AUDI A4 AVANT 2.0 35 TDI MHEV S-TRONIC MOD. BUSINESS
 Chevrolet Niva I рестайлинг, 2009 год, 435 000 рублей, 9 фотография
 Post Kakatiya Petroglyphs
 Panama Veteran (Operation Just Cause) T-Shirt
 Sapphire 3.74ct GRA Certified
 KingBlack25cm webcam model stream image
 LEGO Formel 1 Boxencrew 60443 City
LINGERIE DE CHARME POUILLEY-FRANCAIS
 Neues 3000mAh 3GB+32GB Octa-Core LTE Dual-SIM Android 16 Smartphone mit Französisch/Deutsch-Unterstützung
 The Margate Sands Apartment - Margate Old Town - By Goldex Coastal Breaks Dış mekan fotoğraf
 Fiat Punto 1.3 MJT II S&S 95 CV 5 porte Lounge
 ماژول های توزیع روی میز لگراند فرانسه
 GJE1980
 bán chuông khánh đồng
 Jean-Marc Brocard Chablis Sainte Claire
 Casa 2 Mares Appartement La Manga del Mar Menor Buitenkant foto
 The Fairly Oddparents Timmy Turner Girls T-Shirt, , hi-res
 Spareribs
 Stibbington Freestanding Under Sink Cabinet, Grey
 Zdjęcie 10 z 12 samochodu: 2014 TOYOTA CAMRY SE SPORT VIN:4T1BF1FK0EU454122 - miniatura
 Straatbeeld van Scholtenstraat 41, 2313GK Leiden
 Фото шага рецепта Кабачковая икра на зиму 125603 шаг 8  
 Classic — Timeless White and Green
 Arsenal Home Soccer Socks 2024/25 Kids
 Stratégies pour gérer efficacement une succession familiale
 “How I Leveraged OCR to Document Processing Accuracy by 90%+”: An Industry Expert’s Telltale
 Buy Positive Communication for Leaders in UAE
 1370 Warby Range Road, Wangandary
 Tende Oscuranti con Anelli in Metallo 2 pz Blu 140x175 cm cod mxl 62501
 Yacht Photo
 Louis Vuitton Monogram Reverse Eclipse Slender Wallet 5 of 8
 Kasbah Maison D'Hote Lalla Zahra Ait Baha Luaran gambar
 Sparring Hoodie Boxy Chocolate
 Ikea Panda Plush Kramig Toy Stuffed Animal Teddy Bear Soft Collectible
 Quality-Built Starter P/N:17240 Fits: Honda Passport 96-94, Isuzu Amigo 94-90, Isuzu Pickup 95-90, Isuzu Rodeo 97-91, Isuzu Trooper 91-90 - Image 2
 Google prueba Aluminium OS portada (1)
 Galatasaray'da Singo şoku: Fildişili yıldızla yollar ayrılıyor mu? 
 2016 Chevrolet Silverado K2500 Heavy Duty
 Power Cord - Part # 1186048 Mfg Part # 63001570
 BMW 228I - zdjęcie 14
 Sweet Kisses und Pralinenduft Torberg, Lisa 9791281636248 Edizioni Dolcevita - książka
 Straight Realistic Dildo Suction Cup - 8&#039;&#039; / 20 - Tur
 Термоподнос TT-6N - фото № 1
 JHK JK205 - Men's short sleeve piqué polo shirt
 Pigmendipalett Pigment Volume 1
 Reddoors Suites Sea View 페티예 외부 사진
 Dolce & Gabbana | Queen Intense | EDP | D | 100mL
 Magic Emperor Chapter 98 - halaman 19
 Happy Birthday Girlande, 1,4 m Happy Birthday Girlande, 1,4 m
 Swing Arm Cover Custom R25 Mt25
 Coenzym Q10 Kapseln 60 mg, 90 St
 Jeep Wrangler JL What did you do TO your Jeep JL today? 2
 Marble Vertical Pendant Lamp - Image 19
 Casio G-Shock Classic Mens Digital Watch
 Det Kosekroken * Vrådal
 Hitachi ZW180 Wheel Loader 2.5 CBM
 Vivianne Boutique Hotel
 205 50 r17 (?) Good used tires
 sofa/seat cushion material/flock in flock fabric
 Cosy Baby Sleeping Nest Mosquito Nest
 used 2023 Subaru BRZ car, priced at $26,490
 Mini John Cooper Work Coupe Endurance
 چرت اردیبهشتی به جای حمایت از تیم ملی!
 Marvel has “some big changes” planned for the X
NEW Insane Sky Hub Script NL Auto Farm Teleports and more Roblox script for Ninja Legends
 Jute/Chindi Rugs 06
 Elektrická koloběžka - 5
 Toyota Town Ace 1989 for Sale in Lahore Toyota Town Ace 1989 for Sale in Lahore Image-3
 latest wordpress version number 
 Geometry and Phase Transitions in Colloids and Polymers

What is being asked -> Print each entry above exactly as given.

Answer for this exercise ->
AUDI A4 AVANT 2.0 35 TDI MHEV S-TRONIC MOD. BUSINESS
 Chevrolet Niva I рестайлинг, 2009 год, 435 000 рублей, 9 фотография
 Post Kakatiya Petroglyphs
 Panama Veteran (Operation Just Cause) T-Shirt
 Sapphire 3.74ct GRA Certified
 KingBlack25cm webcam model stream image
 LEGO Formel 1 Boxencrew 60443 City
LINGERIE DE CHARME POUILLEY-FRANCAIS
 Neues 3000mAh 3GB+32GB Octa-Core LTE Dual-SIM Android 16 Smartphone mit Französisch/Deutsch-Unterstützung
 The Margate Sands Apartment - Margate Old Town - By Goldex Coastal Breaks Dış mekan fotoğraf
 Fiat Punto 1.3 MJT II S&S 95 CV 5 porte Lounge
 ماژول های توزیع روی میز لگراند فرانسه
 GJE1980
 bán chuông khánh đồng
 Jean-Marc Brocard Chablis Sainte Claire
 Casa 2 Mares Appartement La Manga del Mar Menor Buitenkant foto
 The Fairly Oddparents Timmy Turner Girls T-Shirt, , hi-res
 Spareribs
 Stibbington Freestanding Under Sink Cabinet, Grey
 Zdjęcie 10 z 12 samochodu: 2014 TOYOTA CAMRY SE SPORT VIN:4T1BF1FK0EU454122 - miniatura
 Straatbeeld van Scholtenstraat 41, 2313GK Leiden
 Фото шага рецепта Кабачковая икра на зиму 125603 шаг 8  
 Classic — Timeless White and Green
 Arsenal Home Soccer Socks 2024/25 Kids
 Stratégies pour gérer efficacement une succession familiale
 “How I Leveraged OCR to Document Processing Accuracy by 90%+”: An Industry Expert’s Telltale
 Buy Positive Communication for Leaders in UAE
 1370 Warby Range Road, Wangandary
 Tende Oscuranti con Anelli in Metallo 2 pz Blu 140x175 cm cod mxl 62501
 Yacht Photo
 Louis Vuitton Monogram Reverse Eclipse Slender Wallet 5 of 8
 Kasbah Maison D'Hote Lalla Zahra Ait Baha Luaran gambar
 Sparring Hoodie Boxy Chocolate
 Ikea Panda Plush Kramig Toy Stuffed Animal Teddy Bear Soft Collectible
 Quality-Built Starter P/N:17240 Fits: Honda Passport 96-94, Isuzu Amigo 94-90, Isuzu Pickup 95-90, Isuzu Rodeo 97-91, Isuzu Trooper 91-90 - Image 2
 Google prueba Aluminium OS portada (1)
 Galatasaray'da Singo şoku: Fildişili yıldızla yollar ayrılıyor mu? 
 2016 Chevrolet Silverado K2500 Heavy Duty
 Power Cord - Part # 1186048 Mfg Part # 63001570
 BMW 228I - zdjęcie 14
 Sweet Kisses und Pralinenduft Torberg, Lisa 9791281636248 Edizioni Dolcevita - książka
 Straight Realistic Dildo Suction Cup - 8&#039;&#039; / 20 - Tur
 Термоподнос TT-6N - фото № 1
 JHK JK205 - Men's short sleeve piqué polo shirt
 Pigmendipalett Pigment Volume 1
 Reddoors Suites Sea View 페티예 외부 사진
 Dolce & Gabbana | Queen Intense | EDP | D | 100mL
 Magic Emperor Chapter 98 - halaman 19
 Happy Birthday Girlande, 1,4 m Happy Birthday Girlande, 1,4 m
 Swing Arm Cover Custom R25 Mt25
 Coenzym Q10 Kapseln 60 mg, 90 St
 Jeep Wrangler JL What did you do TO your Jeep JL today? 2
 Marble Vertical Pendant Lamp - Image 19
 Casio G-Shock Classic Mens Digital Watch
 Det Kosekroken * Vrådal
 Hitachi ZW180 Wheel Loader 2.5 CBM
 Vivianne Boutique Hotel
 205 50 r17 (?) Good used tires
 sofa/seat cushion material/flock in flock fabric
 Cosy Baby Sleeping Nest Mosquito Nest
 used 2023 Subaru BRZ car, priced at $26,490
 Mini John Cooper Work Coupe Endurance
 چرت اردیبهشتی به جای حمایت از تیم ملی!
 Marvel has “some big changes” planned for the X
NEW Insane Sky Hub Script NL Auto Farm Teleports and more Roblox script for Ninja Legends
 Jute/Chindi Rugs 06
 Elektrická koloběžka - 5
 Toyota Town Ace 1989 for Sale in Lahore Toyota Town Ace 1989 for Sale in Lahore Image-3
 latest wordpress version number 
 Geometry and Phase Transitions in Colloids and Polymers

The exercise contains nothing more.